Many of us are doing things we never thought possible. I spoke with a client this morning who said “We thought working remotely was something we would never do. Now we are good at it.” Leaders are seeing that what once served as constraint, our own belief in our ability to execute, is no longer a barrier.

Disruption has been happening all around us, enabled by technology, for years. Companies who lead in revenue today were often born as a result of disruption—think Amazon, Facebook, Google, Apple, etc. And while they have reached scale that most of us don’t even envy, they didn’t start out as giants. They are also all considered tech companies and most of us aren’t. But what worked for them had nothing to do with industry—it had to do with seeing opportunity.

What are some of the things these companies had in common?
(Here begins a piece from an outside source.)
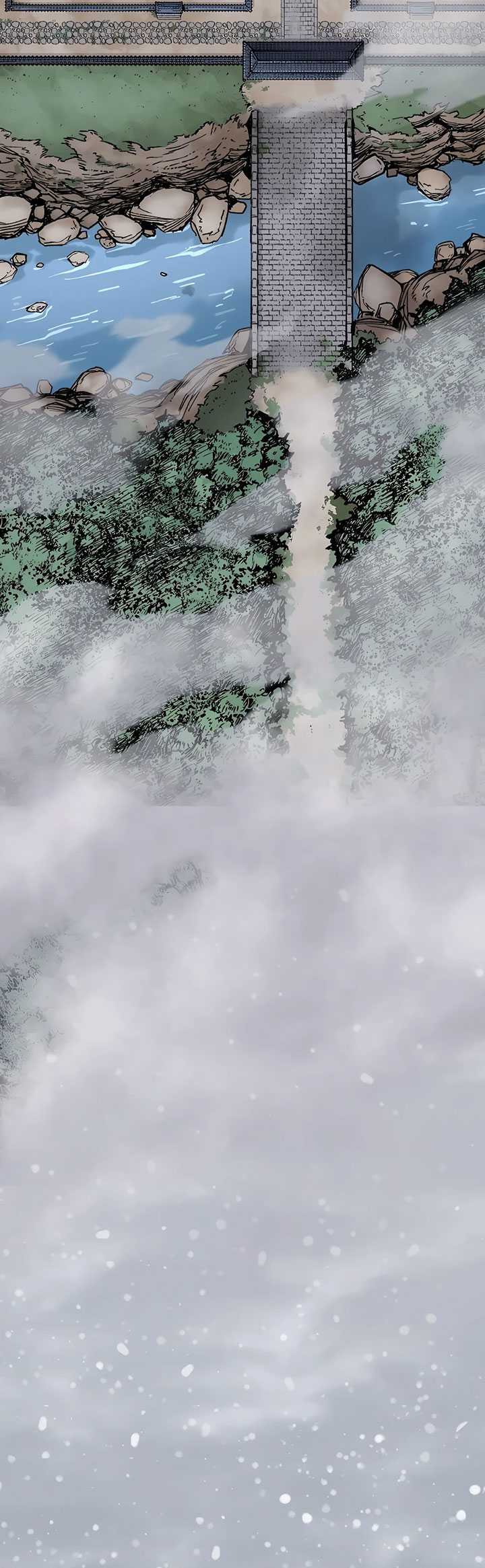 Reborn as The Heavenly Demon Chapter 01 Gambar 4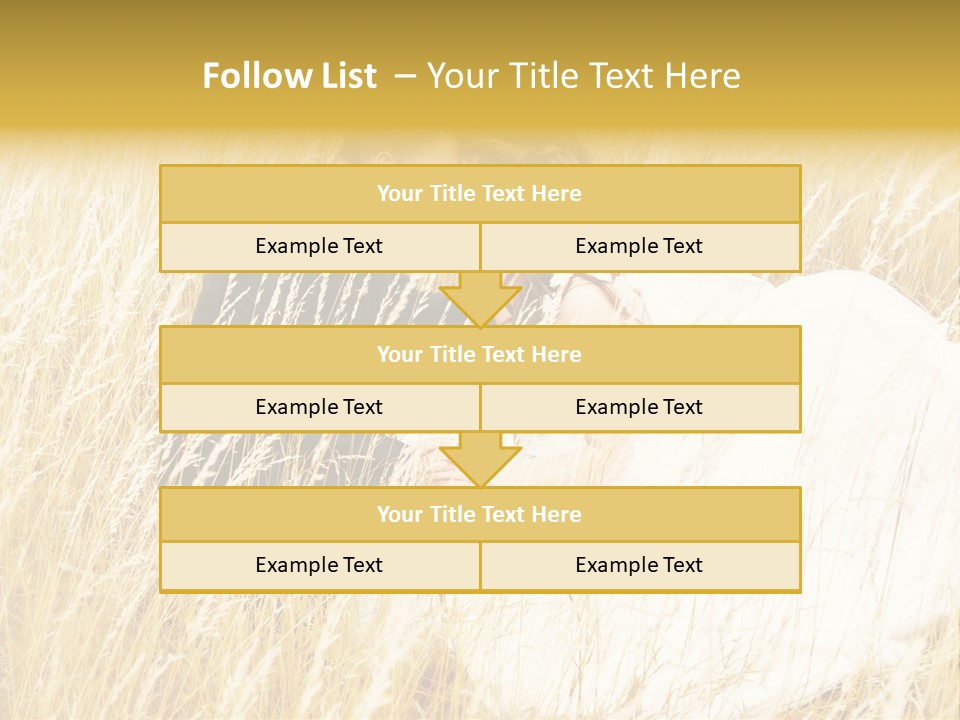 People  Person PowerPoint Template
  1. They met customer needs differently by paying attention to what was missing. Ask yourself what customers really want, not just how to sell more of what you make. How can you solve for things they don’t like and give them more of what they want? Julie Corbett, President and Founder of Ecologic Brands, found lighting in a bottle. Stymied while looking for an eco-friendly liquid laundry soup, she invented her own. “I had no background in packaging, I knew nothing about manufacturing,” says Corbett, “People think you need to be an industry expert to solve the problems but that’s not necessarily the case. It just takes a different lens.” (From Inc. May/June 2020). In fact, being an industry expert sometimes gets in our way because we are so engrossed in how things are done now we often don’t take the “outside-in” view where we look at problems through the eyes of the customer rather than the eyes of our operation.
  2. They integrated technology into products, services, and solutions. Technology is a great enabler. It runs our businesses (ERP), it tracks our relationships (CRM), and influences our ability to operate productively. However, if you are not using it to help you innovate your products or services you are likely sub-optimizing your potential.
    • Artificial Intelligence: “Amazon was an early adopter of artificial intelligence and has injected it into almost every aspect of its business” says Brian Dumaine, the author of Bezomics, How Amazon is Changing Our Lives And What the World’s Best Companies Are Learning From It.  AI is the future in many ways—even in conservative industrial B2B companies. In doing some research for a client, I saw an article about the impact of AI in energy production. “By managing data, companies are becoming more predictive about work processes, exerting better control over schedules, and minimizing emergencies that threaten to derail capital and maintenance investment,” says Sam Barnes, Industry Report 2020. One company in the construction sector has goals to dramatically influence metrics through AI—a 35% decrease in cost, a 50% drop in schedule duration, and a 60% increase in ROI.
    • Digitizing Communication: Most business leaders I speak with are pretty sure that face to face customer meetings can’t be assumed going forward—ever. We have demonstrated we can work virtually, even if we don’t like it. And sometimes it works better—saving time and money. Savvy leaders are figuring out where to invest in virtual selling capabilities to augment their current sales processes.
    • Services bundled with product: Many manufacturers have begun to realize that we are shifting to a service economy. Product differentiation is getting harder to achieve. In the information age, it is not hard for competitors to mimic even patented product, driving more and more similarity which puts pressure on margins. By bundling services with products into a seamless solution, such as offering smart products that track or support the function of a product, we have become more valuable for our customers. I see it demonstrated every day with my clients. Read more about how services drive growth here: https://www.breakthroughmaster.com/2019/03/services-not-products-drive-next-wave-of-growth-for-manufacturers/
  3. Think Big. 10% sounds like a lot, but planning for a 10% increase limits you from reaching 10x potential. We try to improve what we have or stretch our resources to accommodate opportunities rather than take a step back and re-imagine, re-invent and re-boot. To get to 10x (or even 2x) requires the organization to behave in a dramatically different way—maybe the core business becomes one division of several, or a local company goes national, or you acquire a technology platform developing a digital model of a traditional product. New possibilities open themselves up when not restrained by the past. 10% improves the company; 10x transforms it. What mindset do you wear?
  4. Follow where the market takes you. The industry you start in may not be the industry you stay in. Per the chart below, 43% of every growth dollar comes from market segment growth. As a colleague from Arkansas used to say, “Are you shooting when the geese are flying?”. Just because you have historically focused your business in a given sector doesn’t mean you can’t pivot and figure out how to apply your processes, your capabilities or your products to new markets. Apple and Amazon figured out how to take their capabilities across sectors. One client switched focus from the more traditional power industry to transportation which has seen growth in recent years. Healthcare has been a strong industry in the last few years, benefiting from new models and technology.